Pero entonces, vio a Mateo. Estaba de espaldas a ella, hablando con Javier. Había algo en su postura, en la forma en que se movía, que denotaba una pasión innegable por lo que hacía. La precisión de sus gestos, incluso al dar instrucciones, era hipnotizante. Por un momento, olvidó la rivalidad y vio al artista, al creador. Sintió una punzada de algo que no era resentimiento, sino una extraña admiración.
Mateo se giró para entregarle algo a uno de sus cocineros. En ese mismo instante, sus ojos se encontraron con los de Sofía.
Fue un choque eléctrico. La sonrisa de Sofía se congeló en su rostro, su "incógnito" al descubierto. La expresión de cansancio de Mateo se tensó, una mezcla de sorpresa y el reconocimiento de su "rival". Los dos se quedaron inmóviles por un instante, el bullicio de la plaza desvaneciéndose a su alrededor.
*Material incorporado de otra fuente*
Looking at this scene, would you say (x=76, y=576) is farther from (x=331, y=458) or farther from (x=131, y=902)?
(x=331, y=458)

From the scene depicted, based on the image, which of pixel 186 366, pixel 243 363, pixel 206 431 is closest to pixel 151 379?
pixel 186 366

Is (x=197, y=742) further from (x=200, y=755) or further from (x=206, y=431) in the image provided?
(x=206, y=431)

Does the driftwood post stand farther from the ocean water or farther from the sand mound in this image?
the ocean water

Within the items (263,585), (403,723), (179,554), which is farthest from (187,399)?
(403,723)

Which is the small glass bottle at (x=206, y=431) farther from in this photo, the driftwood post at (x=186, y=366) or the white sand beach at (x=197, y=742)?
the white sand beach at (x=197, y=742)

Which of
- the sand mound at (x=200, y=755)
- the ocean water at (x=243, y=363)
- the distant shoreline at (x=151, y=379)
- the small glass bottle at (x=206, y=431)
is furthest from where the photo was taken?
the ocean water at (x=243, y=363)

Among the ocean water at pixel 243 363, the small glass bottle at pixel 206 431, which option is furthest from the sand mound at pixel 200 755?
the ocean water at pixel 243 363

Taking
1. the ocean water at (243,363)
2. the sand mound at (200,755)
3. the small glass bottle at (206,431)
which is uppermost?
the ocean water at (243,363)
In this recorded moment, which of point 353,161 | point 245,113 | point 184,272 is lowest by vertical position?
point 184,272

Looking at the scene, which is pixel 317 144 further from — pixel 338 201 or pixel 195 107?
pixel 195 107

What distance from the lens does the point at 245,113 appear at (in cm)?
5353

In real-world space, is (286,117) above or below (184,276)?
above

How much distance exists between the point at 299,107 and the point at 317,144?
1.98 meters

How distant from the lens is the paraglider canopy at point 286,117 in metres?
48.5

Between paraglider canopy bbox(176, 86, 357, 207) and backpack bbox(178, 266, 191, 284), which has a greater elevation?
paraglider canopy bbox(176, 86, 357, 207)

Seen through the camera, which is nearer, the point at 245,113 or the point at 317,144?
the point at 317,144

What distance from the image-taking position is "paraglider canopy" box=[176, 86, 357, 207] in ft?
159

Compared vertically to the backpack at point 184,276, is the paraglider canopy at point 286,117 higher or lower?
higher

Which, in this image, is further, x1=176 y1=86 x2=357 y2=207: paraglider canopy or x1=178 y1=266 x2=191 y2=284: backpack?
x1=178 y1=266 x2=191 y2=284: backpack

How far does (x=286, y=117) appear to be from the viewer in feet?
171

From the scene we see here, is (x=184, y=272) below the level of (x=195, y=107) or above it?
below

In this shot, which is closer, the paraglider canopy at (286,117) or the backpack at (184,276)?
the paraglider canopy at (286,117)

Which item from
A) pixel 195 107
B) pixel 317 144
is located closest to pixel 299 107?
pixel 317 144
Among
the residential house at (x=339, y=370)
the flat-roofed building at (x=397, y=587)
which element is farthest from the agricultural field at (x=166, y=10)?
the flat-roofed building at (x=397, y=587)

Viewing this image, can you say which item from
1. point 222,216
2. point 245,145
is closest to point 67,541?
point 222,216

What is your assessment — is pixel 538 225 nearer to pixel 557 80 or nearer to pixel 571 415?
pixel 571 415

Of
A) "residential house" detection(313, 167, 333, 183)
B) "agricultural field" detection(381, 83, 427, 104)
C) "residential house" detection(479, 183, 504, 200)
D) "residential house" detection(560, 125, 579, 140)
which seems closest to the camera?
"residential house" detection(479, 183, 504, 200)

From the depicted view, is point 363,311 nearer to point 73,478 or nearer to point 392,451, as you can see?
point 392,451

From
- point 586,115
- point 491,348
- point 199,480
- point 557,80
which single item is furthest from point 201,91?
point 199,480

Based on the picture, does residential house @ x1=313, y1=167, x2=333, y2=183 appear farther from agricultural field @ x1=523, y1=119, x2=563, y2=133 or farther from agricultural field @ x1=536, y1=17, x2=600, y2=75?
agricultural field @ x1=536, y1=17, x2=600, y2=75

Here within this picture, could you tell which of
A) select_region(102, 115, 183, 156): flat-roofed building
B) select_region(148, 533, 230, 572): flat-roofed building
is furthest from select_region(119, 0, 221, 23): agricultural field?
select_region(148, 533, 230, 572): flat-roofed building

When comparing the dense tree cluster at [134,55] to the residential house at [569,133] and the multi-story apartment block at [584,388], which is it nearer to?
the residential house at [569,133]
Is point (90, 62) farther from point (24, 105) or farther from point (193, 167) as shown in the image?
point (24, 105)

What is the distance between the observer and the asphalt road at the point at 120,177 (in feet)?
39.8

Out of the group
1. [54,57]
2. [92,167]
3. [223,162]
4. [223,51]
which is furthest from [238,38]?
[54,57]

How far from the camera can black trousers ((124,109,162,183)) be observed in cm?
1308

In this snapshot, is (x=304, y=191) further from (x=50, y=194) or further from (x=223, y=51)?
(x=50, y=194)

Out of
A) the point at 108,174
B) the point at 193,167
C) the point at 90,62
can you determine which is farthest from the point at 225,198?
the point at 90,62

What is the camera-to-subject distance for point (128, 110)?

Sus miradas se entrelazaron. En los ojos de Mateo, Sofía vio no solo la irritación, sino una chispa de algo más, algo que parecía una pregunta no formulada. Y en los ojos de Sofía, Mateo vio una chispa de desafío, pero también una profundidad que lo desarmó por un segundo.
Ninguno de los dos habló. La tensión se estiró entre ellos, como la masa elástica de un hojaldre. Por un momento, no eran el chef de estrella Michelin y la pastelera de barrio. Eran solo un hombre y una mujer, atrapados en una mirada que iba más allá de la competencia.
Fue Clara quien rompió el hechizo. —Sofía, ¿nos vamos ya? Tengo los pies muertos.
Sofía parpadeó, volviendo a la realidad. Mateo apartó la mirada bruscamente, como si la visión le quemara. Sofía sintió el calor subir a sus mejillas y se dio la vuelta rápidamente, arrastrando a Clara consigo. Caminaron sin mirar atrás, pero Sofía podía sentir la mirada de Mateo en su espalda.